In summary, X-linked recessive inheritance is a genetic pattern that affects only males and is transmitted by female carriers. Understanding this pattern is crucial in predicting the likelihood of passing on genetic disorders to future generations.

Diagnostic Tests for Duchenne Muscular Dystrophy and Wilson’s Disease

Duchenne muscular dystrophy (DMD) and Wilson’s disease are two conditions that can present with non-specific symptoms. Here, we discuss the diagnostic tests used to identify these conditions.

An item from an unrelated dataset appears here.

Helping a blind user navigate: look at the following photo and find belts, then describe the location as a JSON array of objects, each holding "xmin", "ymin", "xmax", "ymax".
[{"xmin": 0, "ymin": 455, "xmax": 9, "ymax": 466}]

DMD is an X-linked recessive condition that predominantly affects males. Diagnosis is usually made by significantly elevated creatine kinase levels and genetic testing. Muscle biopsy may also be required. Symptoms usually present by age three and include delayed walking, muscle weakness, pseudohypertrophy of calf muscles, and learning difficulties. An MRI spine or head is not helpful in diagnosis as DMD is not caused by a central nervous system or spinal pathology.

Wilson’s disease often presents with signs of liver failure and non-specific symptoms such as tiredness, weight loss, and abdominal pain. Neurological symptoms such as tremors, loss of motor skills, and behavioural problems are more common in teenagers and adults. Diagnosis is made by measuring serum caeruloplasmin levels and genetic testing.

In summary, elevated creatine kinase levels and genetic testing are used to diagnose DMD, while serum caeruloplasmin levels and genetic testing are used to diagnose Wilson’s disease. MRI scans are not helpful in the diagnosis of either condition.

Understanding Infantile Seborrhoeic Dermatitis (Cradle Cap)

Infantile seborrhoeic dermatitis, commonly known as cradle cap, is a condition that typically affects infants between the second week of life and the sixth month. It presents as a yellow scaly/flaky rash on the scalp, but can also affect other areas such as the ears, neck, face, and napkin area. While the condition is not harmful, it can be unsightly and uncomfortable for the infant.

Management of cradle cap involves simple measures such as regular washing of the scalp with baby shampoo, softening of scales with baby oil or soaking the crusts overnight with white petroleum jelly, then shampooing in the morning. If these measures are not effective, topical imidazole cream can be used.

It is important to note that cradle cap is not a fungal infection, eczema, erythema toxicum neonatorum (ETN), or scalp psoriasis. These conditions have different presentations and require different management strategies. Understanding the differences between these conditions can help parents and caregivers provide appropriate care for their infants.

Snoring in Children: Possible Causes

Snoring in children can be caused by various factors. One of the common causes is obesity, which can lead to the narrowing of the airways and difficulty in breathing during sleep. Another possible cause is nasal problems such as polyps, deviated septum, and hypertrophic nasal turbinates, which can also obstruct the airways and cause snoring. Recurrent tonsillitis can also contribute to snoring, as the inflamed tonsils can block the air passages.

In some cases, snoring in children may be associated with certain medical conditions such as Down’s syndrome and hypothyroidism. These conditions can affect the structure and function of the respiratory system, leading to snoring and other breathing difficulties.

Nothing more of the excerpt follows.